Work to be completed: Please write the next part of the lab report on salting out proteins, picking up after its final sentence.

Given passage:

□ □ □

Name: Michael Johnson
Partner: David Logad & Nandita
Date: 2nd 9th September 2004
Group: Thursday 11:30am - 3:30pm
In 1888 Hofmeister that it can be possible to dehydrate a protein by adding salt to the solution, salting out. When a protein in a aqueous solution it is surrounded by water, in fact there can be up to 0.35g of water tightly bound to 1g of protein (Simpson 2004).
Also the effectiveness of the salting out can be affected by the type of salt used. This is because of the charge the salt can bring on the protein making it either likely or less likely interacted with water.
"The protein structure can also have an affect with it hydophobicity with hydrophobic patches on it (caused by the side chains Phe, Tyr, Leu, Ile, Met & Val). So the optimum salt is one that will cause hydration of the polar regions and dehydration of the hydrophobic regions of the protein. With which the salt does not interact directly with the protein. The best salts have a multivalent anions like sulphate or phosphate with cations like sodium or ammonium."(Scopes, 1994)

□ □ □

Listed records:

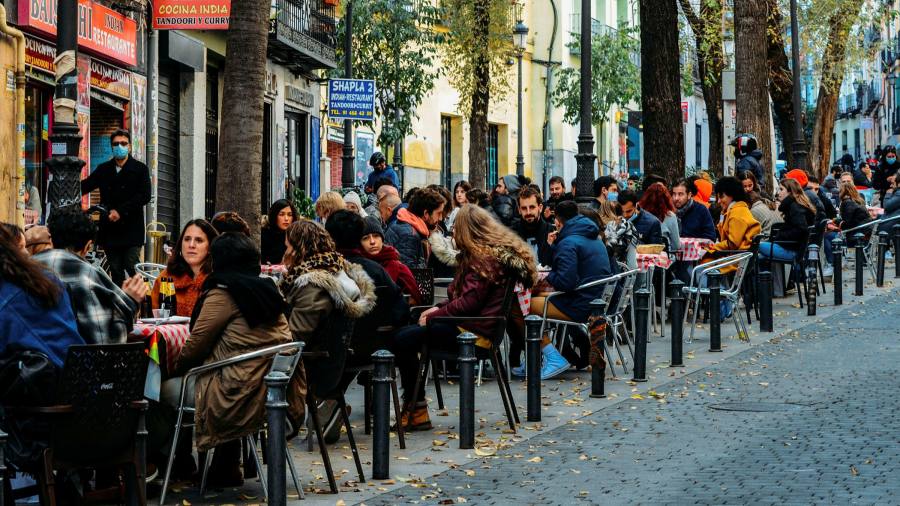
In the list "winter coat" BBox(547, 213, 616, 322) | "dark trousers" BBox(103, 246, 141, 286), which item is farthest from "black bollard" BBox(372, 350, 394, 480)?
"dark trousers" BBox(103, 246, 141, 286)

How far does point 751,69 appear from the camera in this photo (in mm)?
29281

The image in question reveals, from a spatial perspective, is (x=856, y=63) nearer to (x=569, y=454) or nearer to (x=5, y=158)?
(x=5, y=158)

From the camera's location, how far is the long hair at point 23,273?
24.0ft

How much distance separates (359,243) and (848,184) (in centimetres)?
1788

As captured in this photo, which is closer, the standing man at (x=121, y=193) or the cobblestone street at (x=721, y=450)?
the cobblestone street at (x=721, y=450)

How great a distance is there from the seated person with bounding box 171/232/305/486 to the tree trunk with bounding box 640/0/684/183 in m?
16.7

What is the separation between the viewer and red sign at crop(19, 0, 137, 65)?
17837mm

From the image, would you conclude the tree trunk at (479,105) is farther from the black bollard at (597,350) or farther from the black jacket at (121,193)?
the black bollard at (597,350)

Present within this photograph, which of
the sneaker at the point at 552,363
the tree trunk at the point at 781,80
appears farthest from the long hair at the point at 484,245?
the tree trunk at the point at 781,80

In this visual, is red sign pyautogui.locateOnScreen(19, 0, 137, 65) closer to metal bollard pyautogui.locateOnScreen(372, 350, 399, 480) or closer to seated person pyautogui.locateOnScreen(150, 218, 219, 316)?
seated person pyautogui.locateOnScreen(150, 218, 219, 316)

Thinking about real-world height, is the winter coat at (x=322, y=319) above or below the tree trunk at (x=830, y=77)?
below

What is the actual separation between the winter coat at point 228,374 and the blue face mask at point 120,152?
855cm

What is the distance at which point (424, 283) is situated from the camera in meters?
13.4

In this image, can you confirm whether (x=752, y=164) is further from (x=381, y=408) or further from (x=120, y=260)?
(x=381, y=408)
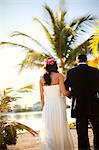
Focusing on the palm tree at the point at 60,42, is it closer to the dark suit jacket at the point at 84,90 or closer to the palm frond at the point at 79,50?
the palm frond at the point at 79,50

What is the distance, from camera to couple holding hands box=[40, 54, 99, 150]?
18.7 ft

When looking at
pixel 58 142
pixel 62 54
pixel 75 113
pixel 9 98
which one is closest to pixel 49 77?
pixel 75 113

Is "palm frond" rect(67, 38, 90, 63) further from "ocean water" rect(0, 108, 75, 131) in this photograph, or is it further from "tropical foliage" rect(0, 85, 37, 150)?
"tropical foliage" rect(0, 85, 37, 150)

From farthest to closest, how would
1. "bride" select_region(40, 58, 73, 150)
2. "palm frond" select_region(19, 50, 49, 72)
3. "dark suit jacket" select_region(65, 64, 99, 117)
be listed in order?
"palm frond" select_region(19, 50, 49, 72)
"bride" select_region(40, 58, 73, 150)
"dark suit jacket" select_region(65, 64, 99, 117)

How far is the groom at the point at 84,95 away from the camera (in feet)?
18.6

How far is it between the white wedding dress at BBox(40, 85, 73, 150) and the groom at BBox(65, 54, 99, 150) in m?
0.48

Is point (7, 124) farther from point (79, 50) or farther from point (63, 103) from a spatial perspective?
point (79, 50)

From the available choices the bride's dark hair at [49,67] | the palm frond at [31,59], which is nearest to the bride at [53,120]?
the bride's dark hair at [49,67]

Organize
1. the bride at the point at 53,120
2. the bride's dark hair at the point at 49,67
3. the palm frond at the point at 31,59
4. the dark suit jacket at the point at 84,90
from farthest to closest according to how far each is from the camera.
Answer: the palm frond at the point at 31,59, the bride at the point at 53,120, the bride's dark hair at the point at 49,67, the dark suit jacket at the point at 84,90

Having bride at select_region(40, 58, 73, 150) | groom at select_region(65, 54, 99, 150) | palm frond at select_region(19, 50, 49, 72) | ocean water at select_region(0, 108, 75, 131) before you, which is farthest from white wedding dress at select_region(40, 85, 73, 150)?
palm frond at select_region(19, 50, 49, 72)

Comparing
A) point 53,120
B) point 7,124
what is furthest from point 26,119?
point 53,120

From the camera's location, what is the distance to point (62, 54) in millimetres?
16719

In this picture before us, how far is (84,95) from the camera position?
18.7 ft

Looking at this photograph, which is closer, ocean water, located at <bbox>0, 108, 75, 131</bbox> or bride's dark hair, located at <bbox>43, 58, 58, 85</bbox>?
bride's dark hair, located at <bbox>43, 58, 58, 85</bbox>
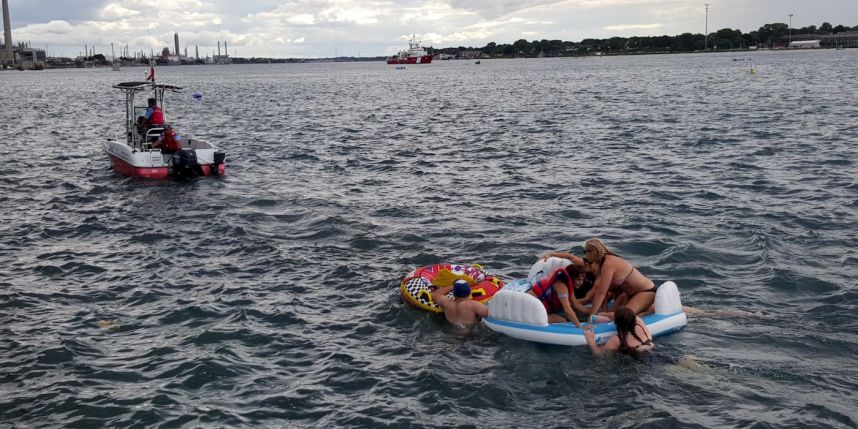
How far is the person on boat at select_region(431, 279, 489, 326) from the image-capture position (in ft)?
39.8

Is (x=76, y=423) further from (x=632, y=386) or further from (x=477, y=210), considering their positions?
(x=477, y=210)

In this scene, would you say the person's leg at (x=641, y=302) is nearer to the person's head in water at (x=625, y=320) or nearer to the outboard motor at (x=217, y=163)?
the person's head in water at (x=625, y=320)

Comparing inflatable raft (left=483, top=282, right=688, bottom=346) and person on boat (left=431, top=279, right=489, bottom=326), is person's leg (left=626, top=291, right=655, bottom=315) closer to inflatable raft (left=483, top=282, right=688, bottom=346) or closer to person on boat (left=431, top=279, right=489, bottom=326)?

□ □ □

Your response:
The Ion exchanges exploit the different net charges on proteins at a given pH and interact with the proteins on electrostatic attraction (Scopes, 1994). The carboxymethycellulose (CMC) is a cation exchange that is chemical weak. It has a negative charged carboxyl groups, they are active above the pH of 4.5.
The Sodium dodcecyl sulphate (SDS) gel is based on the principle that the proteins are all given a negative charge. This allows all proteins to migrate to the positive end of the gel. The gel is made of a certain size pore which means the migrtation is based only on the size of the proteins. The smallest proteins will migrate to the positive electrode before the larger ones and the size can be determined by a marker which has a selection of known molecular weight proteins.